Si vous parlez des solutions proposées aux migrants face à la crise du coronavirus, cela varie d’un pays à l’autre. On a eu des pays qui ont pris des mesures utilitaristes en demandant aux migrants sans papiers de venir aider à prendre soin des malades, pour ceux ayant des compétences en médecine, ou de remplacer dans les entreprises ou les plantations les personnes manquantes. D’autres pays ont pris des mesures humanistes, en décidant de prolonger les cartes de séjour des migrants ou de ne plus poursuivre avec acharnement ceux en situation irrégulière. Il y a également des pays, qui malgré la crise, ont continué à traquer les migrants qui vivent dans les camps ou les ghettos communautaires car ils ne respecteraient pas les mesures de confinement et de distanciation sociale. Enfin il y a eu des actions de solidarité avec les migrants menées par des ONG, des associations ou de simples citoyens que je salue du fond du cœur.

  • Les politiques mondiales de migrations et de protection des réfugiés sont-elles à la hauteur des défis?

> **Travail demandé**
- a) Répondez aux questions suivantes à partir du passage sur les migrants face à la crise du coronavirus :
(i) Que certains pays ont-ils demandé aux migrants sans papiers dans le cadre de mesures utilitaristes ?
(ii) Quelles décisions relèvent des mesures humanistes ?
(iii) Par qui les actions de solidarité avec les migrants ont-elles été menées ?
- b) D'après le passage sur les migrants face à la crise du coronavirus, pourquoi certains pays ont-ils continué à traquer les migrants malgré la crise ? Répondez en une à trois phrases.
- c) Rédigez, s'il vous plaît, la suite du passage sur les migrants face à la crise du coronavirus, à partir de sa dernière ligne.

> **Extrait de données**
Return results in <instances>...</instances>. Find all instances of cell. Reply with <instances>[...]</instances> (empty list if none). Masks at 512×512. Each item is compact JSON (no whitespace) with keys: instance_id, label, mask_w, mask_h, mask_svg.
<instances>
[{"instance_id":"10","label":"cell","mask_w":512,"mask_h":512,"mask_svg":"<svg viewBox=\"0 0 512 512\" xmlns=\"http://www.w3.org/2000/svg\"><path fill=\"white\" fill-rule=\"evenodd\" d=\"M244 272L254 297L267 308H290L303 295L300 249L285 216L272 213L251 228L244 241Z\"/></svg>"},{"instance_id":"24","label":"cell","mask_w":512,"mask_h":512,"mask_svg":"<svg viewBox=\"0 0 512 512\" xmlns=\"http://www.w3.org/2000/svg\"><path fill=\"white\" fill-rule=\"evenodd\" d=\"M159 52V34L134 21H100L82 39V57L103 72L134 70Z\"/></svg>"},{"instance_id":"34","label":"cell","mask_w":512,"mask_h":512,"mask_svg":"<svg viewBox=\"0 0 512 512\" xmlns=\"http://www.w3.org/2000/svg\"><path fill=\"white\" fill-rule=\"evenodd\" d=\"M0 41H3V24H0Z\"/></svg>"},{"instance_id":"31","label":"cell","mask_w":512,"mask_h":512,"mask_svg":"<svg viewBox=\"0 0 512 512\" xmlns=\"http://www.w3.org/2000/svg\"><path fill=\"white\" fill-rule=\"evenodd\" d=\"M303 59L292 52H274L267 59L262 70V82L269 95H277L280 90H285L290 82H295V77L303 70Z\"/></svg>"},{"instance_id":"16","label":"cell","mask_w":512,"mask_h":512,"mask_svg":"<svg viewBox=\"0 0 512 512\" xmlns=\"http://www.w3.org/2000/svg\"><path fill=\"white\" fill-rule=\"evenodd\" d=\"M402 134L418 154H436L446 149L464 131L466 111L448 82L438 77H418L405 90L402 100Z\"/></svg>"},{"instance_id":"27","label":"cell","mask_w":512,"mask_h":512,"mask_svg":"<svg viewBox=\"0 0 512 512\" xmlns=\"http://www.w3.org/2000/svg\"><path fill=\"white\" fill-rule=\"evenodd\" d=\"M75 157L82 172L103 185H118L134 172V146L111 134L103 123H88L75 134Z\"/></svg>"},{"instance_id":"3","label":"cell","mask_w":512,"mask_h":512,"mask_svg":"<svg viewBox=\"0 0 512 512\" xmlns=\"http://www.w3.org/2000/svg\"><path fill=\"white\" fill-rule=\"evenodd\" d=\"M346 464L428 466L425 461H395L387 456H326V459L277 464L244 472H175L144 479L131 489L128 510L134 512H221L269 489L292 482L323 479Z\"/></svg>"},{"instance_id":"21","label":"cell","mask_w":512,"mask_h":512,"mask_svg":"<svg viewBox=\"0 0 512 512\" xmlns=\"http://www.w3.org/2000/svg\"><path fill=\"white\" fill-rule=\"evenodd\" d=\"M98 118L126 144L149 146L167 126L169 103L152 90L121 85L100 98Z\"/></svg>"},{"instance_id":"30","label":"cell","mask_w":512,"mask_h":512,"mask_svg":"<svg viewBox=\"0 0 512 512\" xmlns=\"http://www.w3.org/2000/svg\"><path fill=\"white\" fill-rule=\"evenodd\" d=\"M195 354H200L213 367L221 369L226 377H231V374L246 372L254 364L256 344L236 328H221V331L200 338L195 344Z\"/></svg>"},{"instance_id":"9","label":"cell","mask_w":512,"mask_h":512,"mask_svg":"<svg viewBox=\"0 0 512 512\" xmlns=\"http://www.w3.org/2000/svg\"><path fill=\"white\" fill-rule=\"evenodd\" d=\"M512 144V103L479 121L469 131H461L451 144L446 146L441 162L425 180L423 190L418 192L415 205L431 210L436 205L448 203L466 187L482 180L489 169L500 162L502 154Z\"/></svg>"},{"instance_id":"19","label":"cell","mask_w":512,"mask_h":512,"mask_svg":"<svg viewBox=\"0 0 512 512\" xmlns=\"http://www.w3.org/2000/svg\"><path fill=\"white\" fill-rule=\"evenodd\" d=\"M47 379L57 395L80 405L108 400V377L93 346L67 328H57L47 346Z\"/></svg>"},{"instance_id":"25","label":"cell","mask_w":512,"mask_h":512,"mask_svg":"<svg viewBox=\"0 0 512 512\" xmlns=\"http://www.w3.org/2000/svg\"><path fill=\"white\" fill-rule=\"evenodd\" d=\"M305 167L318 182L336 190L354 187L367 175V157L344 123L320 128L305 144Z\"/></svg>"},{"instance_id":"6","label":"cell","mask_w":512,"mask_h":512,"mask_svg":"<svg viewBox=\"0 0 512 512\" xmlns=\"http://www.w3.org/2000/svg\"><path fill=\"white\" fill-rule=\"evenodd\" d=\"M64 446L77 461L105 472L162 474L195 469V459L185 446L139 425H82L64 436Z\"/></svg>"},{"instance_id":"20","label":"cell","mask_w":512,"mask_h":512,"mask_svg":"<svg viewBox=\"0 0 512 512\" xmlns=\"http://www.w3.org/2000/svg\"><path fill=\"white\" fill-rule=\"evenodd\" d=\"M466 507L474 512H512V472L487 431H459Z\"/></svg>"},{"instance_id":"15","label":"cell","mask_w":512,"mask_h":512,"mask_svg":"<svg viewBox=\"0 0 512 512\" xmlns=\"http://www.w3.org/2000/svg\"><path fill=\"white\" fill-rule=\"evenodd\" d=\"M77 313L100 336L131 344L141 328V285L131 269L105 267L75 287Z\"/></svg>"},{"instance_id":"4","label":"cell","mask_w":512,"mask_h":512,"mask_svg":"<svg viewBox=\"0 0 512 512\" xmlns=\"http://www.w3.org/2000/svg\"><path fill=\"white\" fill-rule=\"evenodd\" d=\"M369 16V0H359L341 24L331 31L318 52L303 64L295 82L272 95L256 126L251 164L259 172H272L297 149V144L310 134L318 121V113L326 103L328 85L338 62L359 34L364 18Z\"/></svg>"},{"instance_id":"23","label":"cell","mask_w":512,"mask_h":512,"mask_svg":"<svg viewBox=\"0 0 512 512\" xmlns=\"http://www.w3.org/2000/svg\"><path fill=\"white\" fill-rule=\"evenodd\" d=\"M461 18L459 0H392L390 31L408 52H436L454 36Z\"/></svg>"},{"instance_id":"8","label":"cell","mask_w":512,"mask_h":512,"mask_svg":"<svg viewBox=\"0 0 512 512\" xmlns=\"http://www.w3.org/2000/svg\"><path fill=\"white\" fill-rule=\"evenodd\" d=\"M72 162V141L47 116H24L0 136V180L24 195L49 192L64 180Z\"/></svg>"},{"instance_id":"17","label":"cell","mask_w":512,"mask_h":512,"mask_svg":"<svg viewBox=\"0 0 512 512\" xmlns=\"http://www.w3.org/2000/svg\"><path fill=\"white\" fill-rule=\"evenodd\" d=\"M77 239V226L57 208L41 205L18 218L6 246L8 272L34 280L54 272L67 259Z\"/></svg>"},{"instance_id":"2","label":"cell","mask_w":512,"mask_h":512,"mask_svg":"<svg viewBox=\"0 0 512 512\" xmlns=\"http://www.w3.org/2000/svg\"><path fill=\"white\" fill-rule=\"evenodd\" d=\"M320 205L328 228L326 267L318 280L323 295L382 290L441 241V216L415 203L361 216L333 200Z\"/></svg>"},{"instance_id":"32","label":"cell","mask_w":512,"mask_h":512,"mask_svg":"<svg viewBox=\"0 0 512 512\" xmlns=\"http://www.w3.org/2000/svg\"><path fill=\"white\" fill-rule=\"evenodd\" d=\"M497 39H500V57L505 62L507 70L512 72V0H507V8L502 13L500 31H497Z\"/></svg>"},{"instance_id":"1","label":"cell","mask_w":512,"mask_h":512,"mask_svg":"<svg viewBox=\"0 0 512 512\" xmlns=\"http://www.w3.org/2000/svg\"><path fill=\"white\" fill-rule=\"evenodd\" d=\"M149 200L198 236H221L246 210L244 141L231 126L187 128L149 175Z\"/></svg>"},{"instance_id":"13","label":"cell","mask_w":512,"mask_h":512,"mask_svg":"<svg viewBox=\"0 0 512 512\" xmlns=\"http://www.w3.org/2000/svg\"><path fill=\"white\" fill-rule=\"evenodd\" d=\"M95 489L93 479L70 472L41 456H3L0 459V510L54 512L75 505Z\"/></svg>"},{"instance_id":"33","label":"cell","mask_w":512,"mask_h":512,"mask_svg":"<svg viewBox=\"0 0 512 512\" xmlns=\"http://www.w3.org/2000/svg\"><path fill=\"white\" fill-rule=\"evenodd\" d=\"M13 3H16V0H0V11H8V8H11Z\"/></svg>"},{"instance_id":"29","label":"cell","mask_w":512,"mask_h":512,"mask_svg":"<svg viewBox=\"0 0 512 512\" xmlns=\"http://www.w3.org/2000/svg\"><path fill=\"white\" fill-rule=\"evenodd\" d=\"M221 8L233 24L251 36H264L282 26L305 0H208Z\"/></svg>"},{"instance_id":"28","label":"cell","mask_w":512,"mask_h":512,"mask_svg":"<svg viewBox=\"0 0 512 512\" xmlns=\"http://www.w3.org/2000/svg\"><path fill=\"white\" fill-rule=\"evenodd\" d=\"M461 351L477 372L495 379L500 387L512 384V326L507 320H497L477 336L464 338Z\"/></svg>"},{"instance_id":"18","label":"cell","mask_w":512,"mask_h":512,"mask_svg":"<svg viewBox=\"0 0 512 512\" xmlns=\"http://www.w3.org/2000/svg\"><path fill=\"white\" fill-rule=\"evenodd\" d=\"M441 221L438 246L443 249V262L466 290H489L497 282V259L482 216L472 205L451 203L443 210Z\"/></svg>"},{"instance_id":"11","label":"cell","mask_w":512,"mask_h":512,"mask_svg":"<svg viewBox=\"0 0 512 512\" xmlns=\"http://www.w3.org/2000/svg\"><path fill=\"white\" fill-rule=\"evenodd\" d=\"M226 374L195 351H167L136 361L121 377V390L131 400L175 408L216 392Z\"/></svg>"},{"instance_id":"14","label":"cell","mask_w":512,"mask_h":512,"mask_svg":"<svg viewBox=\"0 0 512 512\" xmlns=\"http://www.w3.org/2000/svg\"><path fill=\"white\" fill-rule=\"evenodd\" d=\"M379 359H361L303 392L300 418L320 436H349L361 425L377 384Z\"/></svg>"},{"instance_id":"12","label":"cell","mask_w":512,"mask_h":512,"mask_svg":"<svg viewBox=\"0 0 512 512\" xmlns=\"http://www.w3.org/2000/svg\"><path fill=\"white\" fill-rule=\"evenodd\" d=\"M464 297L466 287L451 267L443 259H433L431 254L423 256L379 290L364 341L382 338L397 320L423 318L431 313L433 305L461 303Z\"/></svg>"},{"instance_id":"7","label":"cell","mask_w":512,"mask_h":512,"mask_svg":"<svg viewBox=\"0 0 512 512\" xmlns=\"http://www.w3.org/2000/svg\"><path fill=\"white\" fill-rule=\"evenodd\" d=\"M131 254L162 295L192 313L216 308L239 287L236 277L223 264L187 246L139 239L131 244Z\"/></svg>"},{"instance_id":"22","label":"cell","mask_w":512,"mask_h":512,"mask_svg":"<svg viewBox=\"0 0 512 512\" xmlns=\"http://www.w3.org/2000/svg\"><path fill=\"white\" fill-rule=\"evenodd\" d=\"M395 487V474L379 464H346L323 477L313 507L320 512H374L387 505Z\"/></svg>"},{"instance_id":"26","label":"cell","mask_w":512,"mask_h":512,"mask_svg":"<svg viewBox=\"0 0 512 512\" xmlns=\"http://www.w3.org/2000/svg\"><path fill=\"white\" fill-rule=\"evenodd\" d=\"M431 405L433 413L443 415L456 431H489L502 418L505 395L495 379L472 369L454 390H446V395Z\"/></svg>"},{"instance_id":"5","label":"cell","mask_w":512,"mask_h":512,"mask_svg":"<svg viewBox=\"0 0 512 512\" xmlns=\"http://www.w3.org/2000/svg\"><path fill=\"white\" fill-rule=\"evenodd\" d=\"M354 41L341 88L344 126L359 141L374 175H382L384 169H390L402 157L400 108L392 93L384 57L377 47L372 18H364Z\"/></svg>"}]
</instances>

> **Réponses par consigne**
- a)
(i) Ceux qui avaient des compétences en médecine devaient venir aider à soigner les malades. Les autres devaient remplacer les personnes manquantes dans les entreprises ou les plantations.
(ii) Prolonger les cartes de séjour des migrants ou ne plus poursuivre avec acharnement ceux en situation irrégulière.
(iii) Par des ONG, des associations ou de simples citoyens.

- b) Ces pays ont continué à traquer les migrants vivant dans les camps ou les ghettos communautaires. Selon eux, ces migrants ne respecteraient pas les mesures de confinement et de distanciation sociale.

- c)
Cette question n’est pas nouvelle. Pour nous, les décisions des organisations internationales et des gouvernements en termes de politiques migratoires ou de protection des réfugiés ne sont pas encore à la hauteur de nos attentes. Les migrants sont traités comme des marchandises et les demandeurs d’asile ne bénéficient pas de toute la solidarité nécessaire. Soit les migrants rapportent pour les pays et les dirigeants prennent des décisions pour qu’ils rapportent encore plus. Soit ils sont considérés comme une charge et on les expulse, les isole dans des déserts ou on envoie des policiers leur faire une  chasse quotidienne. Les migrants ne sont souvent pas considérés comme des humains avec des droits et des ambitions. Malheureusement, la nature non contraignante du Pacte Mondiale des Nations Unies sur les migrations (Pacte de Marrakech) n’amène à aucun changement majeur au sein des pays. Les politiques migratoires mises en place dans certains pays restent indignes de notre humanité. Encore plus dans ce siècle d’abondance et de progrès technologiques.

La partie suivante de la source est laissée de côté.